The BBC has fired radio host Danny Baker for tweeting an image of a couple (presumably meant to be the Duke and Duchess of Sussex) with a chimpanzee in a bowler, along with the caption, "Royal baby leaves hospital." Mr. Baker deleted the tweet and said it never occurred to him that the image would offend anyone, adding he would have used the "same stupid pic for any other Royal birth or Boris Johnson kid or even one of my own. It's a funny image." It was "supposed to be joke about Royals vs circus animals in posh clothes but interpreted as about monkeys and race, so rightly deleted."  More here from The Hollywood Reporter, here from CTV News.

May 9, 2019 | Permalink

Tuesday, May 7, 2019

Myanmar Frees Two Reuters Journalists Sentenced Under Official Secrets Act

The government of Myanmar has released two reporters who had been convicted under the Official Secrets Act. The journalists, who work for Reuters, had been investigating a 2017 massacre of Rohingya villagers, part of what the U.N. calls a genocide of the Rohingya people. The journalists had been serving a seven year sentence.

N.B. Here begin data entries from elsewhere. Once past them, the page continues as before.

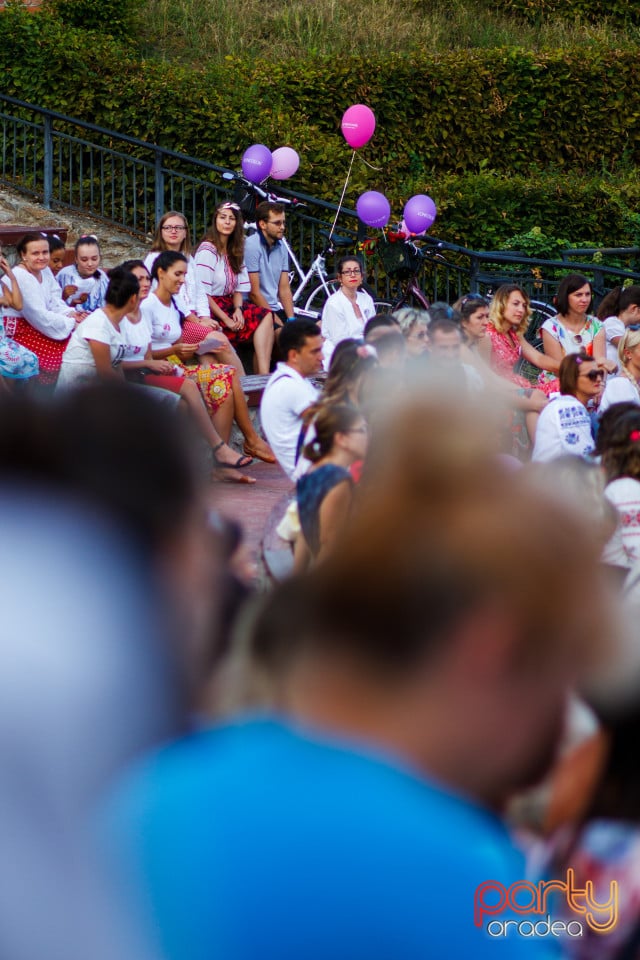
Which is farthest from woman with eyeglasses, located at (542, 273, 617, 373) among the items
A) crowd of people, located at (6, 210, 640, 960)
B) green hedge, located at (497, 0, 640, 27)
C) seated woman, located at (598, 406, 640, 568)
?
green hedge, located at (497, 0, 640, 27)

More here from the New York Times.

May 7, 2019 | Permalink

Wednesday, May 1, 2019

Kozak on Canadian Radio Policy and the Moose Jaw Radio Association, 1922-1947 @NadineKozak @AndreaEidinger

Nadine Kozak, University of Wisconsin, Milwaukee, has published Who's Afraid of the Big Bad Wolf? Canadian Radio Policy and the Moose Jaw Radio Association,  1922-1947, 25 Media History 163 (2016). 

Here is the abstract.

 

 

Early Canadian radio broadcasting policy privileged private, commercial broadcasting enterprises above alternative broadcasting formats, including amateur and community radio. One station, 10AB, operated by the Moose Jaw Radio Association (MJRA) and owned by community members took exception to this policy and engaged in a decade-long dispute with radio authorities, first the Radio Branch of the Department of Marine and Fisheries and later the Canadian Radio Broadcasting Commission (CRBC). The MJRA ignored regulations with which it disagreed and challenged the radio authorities whilst requesting a private commercial broadcasting license. Absorbed by perceived discrimination, the MJRA failed to understand the complex situation the CRBC faced. I argue that considering transnational radio history can deepen our understanding of the dispute between the local station and national regulators in Canada.
Via @AndreaEidinger

May 1, 2019 | Permalink

Pollicino on Judicial Protection of Fundamental Rights in the Transition from the World of Atoms to the Word of Bits @OrestePoliicino

Oreste Pollicno, Bocconi University, Department of Law, has published Judicial Protection of Fundamental Rights in the Transition from the World of Atoms to the Word of Bits: The Case of Freedom of Speech at 25 European Law Journal 155 (2019). Here is the abstract.

This article underlines the role of Courts in protecting fundamental rights in the atomic and the digital dimension. The main aim of this work is to show how the coming of the Internet has affected the exercise and the judicial protection of freedom of expression in a comparative perspective. In order to answer this research question, this study will focus on the role of Courts as ‘playmakers’ in interpreting and solving issues deriving from interconnected legal regimes affecting the protection of fundamental rights and, especially, free speech. More specifically, the comparative focus will be on the decisions of the European Court of Justice, the European Court of Human Right and the US Supreme Court.

The full text is not available for download from SSRN.